Label smoothing — artificially inflates the loss metric, making comparison meaningless. The agent correctly reverted it, but the insight is important: your regularization technique can't fight your evaluation metric.
Context length of 128 — too short. Sri Aurobindo's philosophical arguments develop across multiple sentences. You need at least 256 tokens for the ideas to have room to breathe. There's a minimum coherence length for philosophical text, and the model found it.
The Outputs Are... Something
After 10 minutes of training, with a 10M parameter model, here's what comes out:
Prompt: "The Supermind is"
Output: "The Supermind is when Agni is the symbol of that he is sometimes a goal of the Vedic sacrifice, the one of the psychological sense of the Vedic Rishis, the supreme travelled to the goddess of the Truth of the Truth."
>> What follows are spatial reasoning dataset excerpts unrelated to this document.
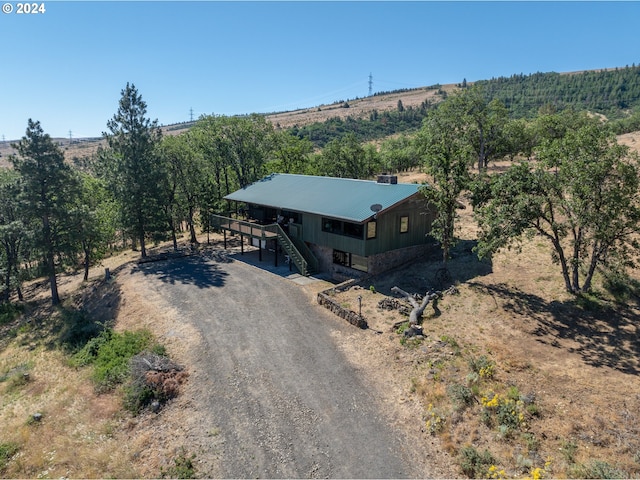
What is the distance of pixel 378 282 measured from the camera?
2703 centimetres

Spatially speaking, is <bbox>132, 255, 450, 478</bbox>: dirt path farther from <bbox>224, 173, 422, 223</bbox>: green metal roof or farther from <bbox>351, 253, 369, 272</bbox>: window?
<bbox>224, 173, 422, 223</bbox>: green metal roof

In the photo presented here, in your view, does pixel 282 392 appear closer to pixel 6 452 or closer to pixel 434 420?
pixel 434 420

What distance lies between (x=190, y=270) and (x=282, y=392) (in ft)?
62.9

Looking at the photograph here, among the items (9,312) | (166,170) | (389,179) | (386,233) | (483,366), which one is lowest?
(9,312)

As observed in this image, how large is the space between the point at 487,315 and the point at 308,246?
15.7 meters

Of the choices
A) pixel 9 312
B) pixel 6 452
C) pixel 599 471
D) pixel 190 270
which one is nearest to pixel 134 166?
pixel 190 270

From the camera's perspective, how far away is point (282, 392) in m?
16.4

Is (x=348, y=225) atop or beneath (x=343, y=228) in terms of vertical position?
atop

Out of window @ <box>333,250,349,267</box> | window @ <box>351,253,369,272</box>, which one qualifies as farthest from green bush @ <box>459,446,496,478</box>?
window @ <box>333,250,349,267</box>

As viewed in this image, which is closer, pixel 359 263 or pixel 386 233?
pixel 386 233

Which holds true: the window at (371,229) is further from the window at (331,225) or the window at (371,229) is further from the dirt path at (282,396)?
the dirt path at (282,396)

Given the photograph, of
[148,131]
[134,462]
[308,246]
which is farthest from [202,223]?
[134,462]

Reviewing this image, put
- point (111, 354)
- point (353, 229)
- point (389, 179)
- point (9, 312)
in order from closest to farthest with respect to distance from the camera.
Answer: point (111, 354) < point (353, 229) < point (389, 179) < point (9, 312)

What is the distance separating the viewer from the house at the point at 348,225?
27188 millimetres
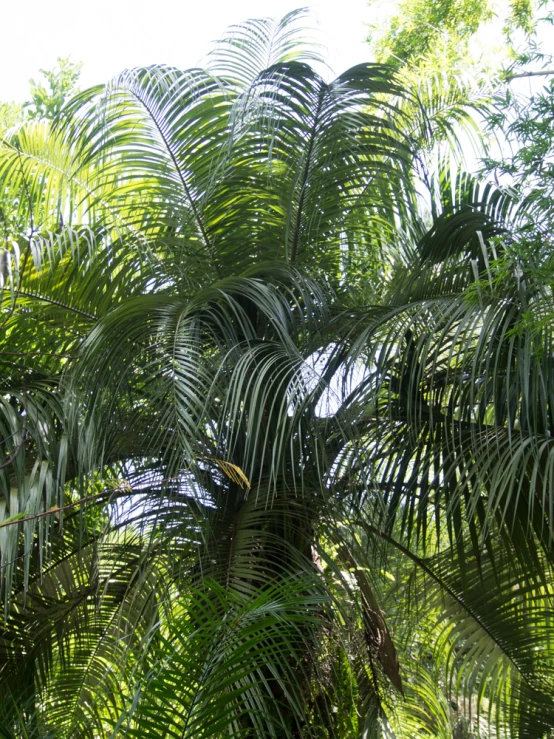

It's not coherent. But look at what it has learned: Supermind, Agni, Vedic sacrifice, Rishis, psychological sense, Truth. The vocabulary is right. The conceptual neighborhood is right. The grammar is attempting complexity. After 10 minutes.
The model is trying to speak Sri Aurobindo. It just needs more time.
Why Autoresearch Works (and When It Doesn't)
The pattern works because it removes human bias from hyperparameter search. I would never have tried a 10M model — it felt too small. The agent had no such prejudice. It just tried things, measured, and kept what worked.
It works especially well when:
- Your training budget is fixed (time or compute)
- You're early in the project and don't know the landscape
- The search space is large but each experiment is cheap to evaluate
It works less well when:
- You need architectural changes that span multiple files
- The evaluation metric is noisy or slow
- You're in a regime where the right answer is "train longer" not "change something"
What's Next
The autoresearch run found the right architecture. Now I need to train it properly.
The plan: take this 10M model with its optimized config, move it to Colab or RunPod, and train for 1-2 hours instead of 10 minutes. Then re-evaluate with the LLM judge against the 3.26/10 baseline.
There are also unexplored directions the agent didn't get to — cosine annealing with warm restarts, gradient accumulation for larger effective batches, rotary positional embeddings. Each one is a potential improvement that the autoresearch loop can test.
But the biggest insight isn't about this specific model. It's about the method. Two hours of automated experiments, running on a laptop, found a configuration that a human would have taken days to discover through manual tuning. The agent didn't have intuition. It had patience and a stopwatch.
Sometimes that's enough.
SASLM (Sri Aurobindo Small Language Model) is a personal research project training small language models on Sri Aurobindo's collected works. The autoresearch pattern is from Andrej Karpathy. The training runs on an M4 Pro MacBook — no cloud GPUs were harmed in the making of this experiment.